Critics of Bernie Sanders’s trip to the Soviet Union are distorting it
Bernie Sanders’s rise to front-runner status in the Democratic primary has prompted renewed scrutiny of favorable statements Sanders made about socialist dictatorships in the 1980s (comments he has since defended) and, in particular, his 1988 trip to the Soviet Union.
Sanders’s critics complain that the senator’s compliments of certain aspects of the Soviet Union ignore and minimize that country’s horrible crimes. However, the story is more complicated than they acknowledge. The Soviet Union of 1988 was no longer the Stalinist dictatorship it once was, nor was it even the Brezhnev-era oligarchy that preceded it. Rather, Sanders’s trip to the U.S.S.R. came when the country under Mikhail Gorbachev was taking radical steps to democratize, and U.S. leaders on both sides of the aisle were encouraging such changes. Understood in this context, Sanders’s remarks show a desire to challenge stereotypes and end the Cold War — not support for authoritarianism.
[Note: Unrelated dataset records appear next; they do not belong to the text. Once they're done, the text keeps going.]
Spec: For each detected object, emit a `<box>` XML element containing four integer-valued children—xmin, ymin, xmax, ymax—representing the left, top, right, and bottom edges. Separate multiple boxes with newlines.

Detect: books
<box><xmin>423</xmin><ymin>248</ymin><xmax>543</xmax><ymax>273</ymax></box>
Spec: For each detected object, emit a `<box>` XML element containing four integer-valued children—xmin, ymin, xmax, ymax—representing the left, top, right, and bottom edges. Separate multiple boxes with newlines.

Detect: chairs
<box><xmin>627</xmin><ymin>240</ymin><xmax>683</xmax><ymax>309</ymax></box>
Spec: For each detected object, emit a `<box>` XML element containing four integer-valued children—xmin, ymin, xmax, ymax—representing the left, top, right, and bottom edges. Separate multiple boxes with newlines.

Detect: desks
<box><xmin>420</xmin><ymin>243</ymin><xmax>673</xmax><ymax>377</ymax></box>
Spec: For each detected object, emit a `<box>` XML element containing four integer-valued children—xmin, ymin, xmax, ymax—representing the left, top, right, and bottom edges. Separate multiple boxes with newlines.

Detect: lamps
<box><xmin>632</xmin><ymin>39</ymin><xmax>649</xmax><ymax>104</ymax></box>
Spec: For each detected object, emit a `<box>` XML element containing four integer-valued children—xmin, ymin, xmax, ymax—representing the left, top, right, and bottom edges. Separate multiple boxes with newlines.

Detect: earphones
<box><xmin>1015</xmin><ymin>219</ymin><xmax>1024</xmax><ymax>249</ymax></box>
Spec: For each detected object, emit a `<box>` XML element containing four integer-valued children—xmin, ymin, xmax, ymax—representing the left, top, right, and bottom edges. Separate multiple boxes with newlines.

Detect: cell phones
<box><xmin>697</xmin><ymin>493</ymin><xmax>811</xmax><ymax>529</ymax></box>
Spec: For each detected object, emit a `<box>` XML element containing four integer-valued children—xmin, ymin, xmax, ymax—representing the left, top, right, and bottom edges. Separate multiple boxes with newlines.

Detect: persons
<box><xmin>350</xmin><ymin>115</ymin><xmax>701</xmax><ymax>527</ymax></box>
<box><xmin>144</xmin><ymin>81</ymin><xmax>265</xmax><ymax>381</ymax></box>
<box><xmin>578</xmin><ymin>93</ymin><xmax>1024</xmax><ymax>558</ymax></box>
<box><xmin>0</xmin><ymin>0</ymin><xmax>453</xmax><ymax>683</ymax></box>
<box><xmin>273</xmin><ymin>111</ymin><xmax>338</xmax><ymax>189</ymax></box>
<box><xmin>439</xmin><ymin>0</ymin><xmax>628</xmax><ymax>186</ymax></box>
Beginning in the late 1970s, the Cold War dramatically hardened, reversing thaws of the prior decade. Clashes over the Soviet invasion of Afghanistan, human rights and arms control brought the Soviet Union and the United States to the brink of military confrontation. Ronald Reagan adopted a hard-line strategy to what he labeled “the evil empire”: Even when he wanted to ease tensions, Reagan found himself without a negotiating partner thanks to a rapid succession of aging Soviet leaders.
But with the rise of Gorbachev in 1985 came dramatic transformation. Gorbachev was ready to cast off years of orthodoxy at home and abroad. The new Soviet general secretary was eager to resume dialogue with the United States to both improve the security of the U.S.S.R. and to create room for what would turn into a radical set of domestic reforms.